Requirement ->
Leave the pictures behind and reproduce every line of the listing exactly.

Input data ->

═══

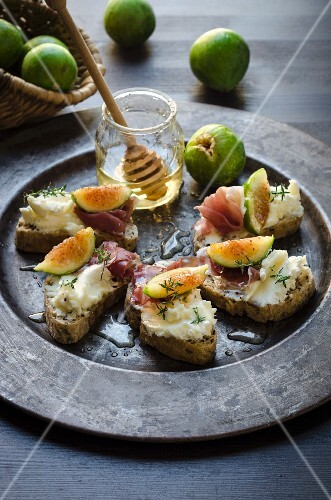 Crostini with goats' cheese and figs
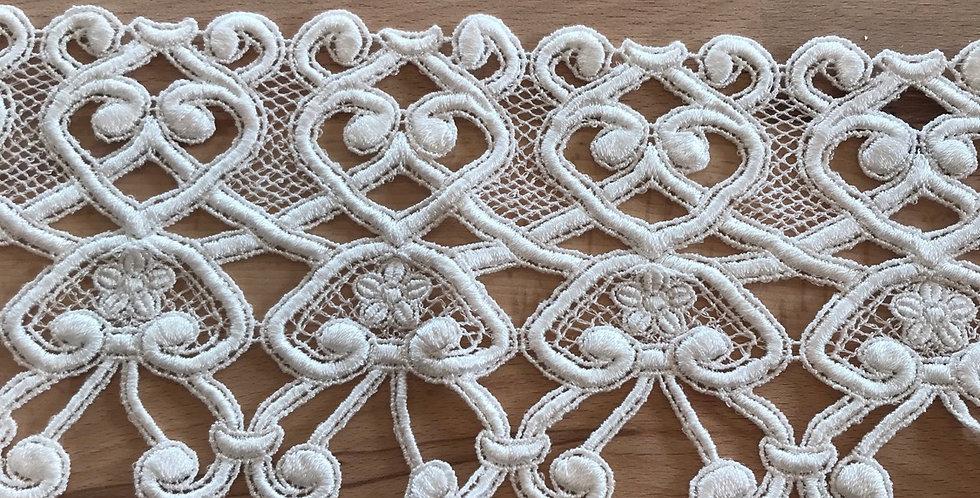 Trellis guipure lace
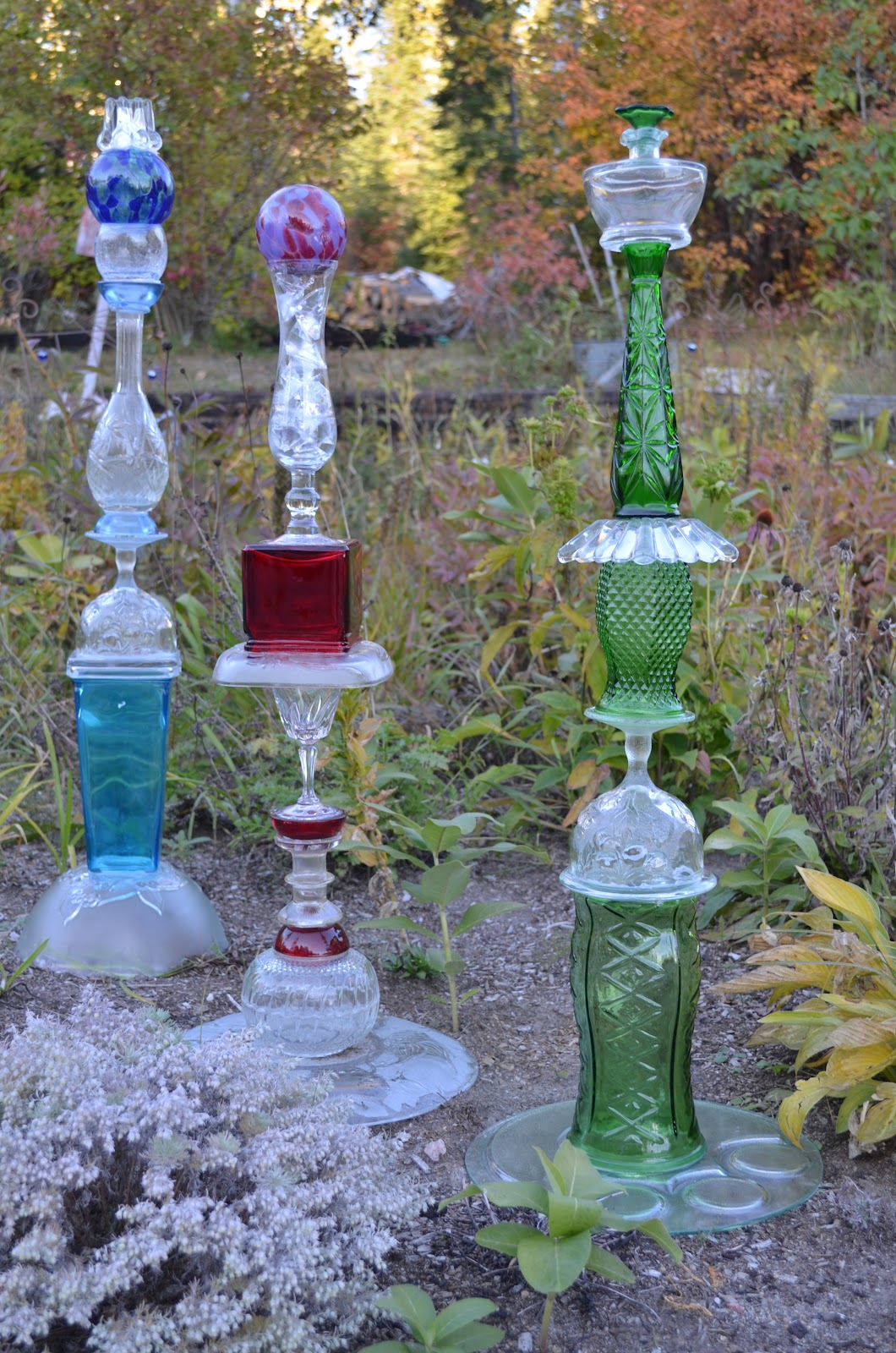 Macgirlver garden totems recycled glass for Recycled glass garden ornaments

═══

Response ->
 Crostini with goats' cheese and figs
 Trellis guipure lace
 Macgirlver garden totems recycled glass for Recycled glass garden ornaments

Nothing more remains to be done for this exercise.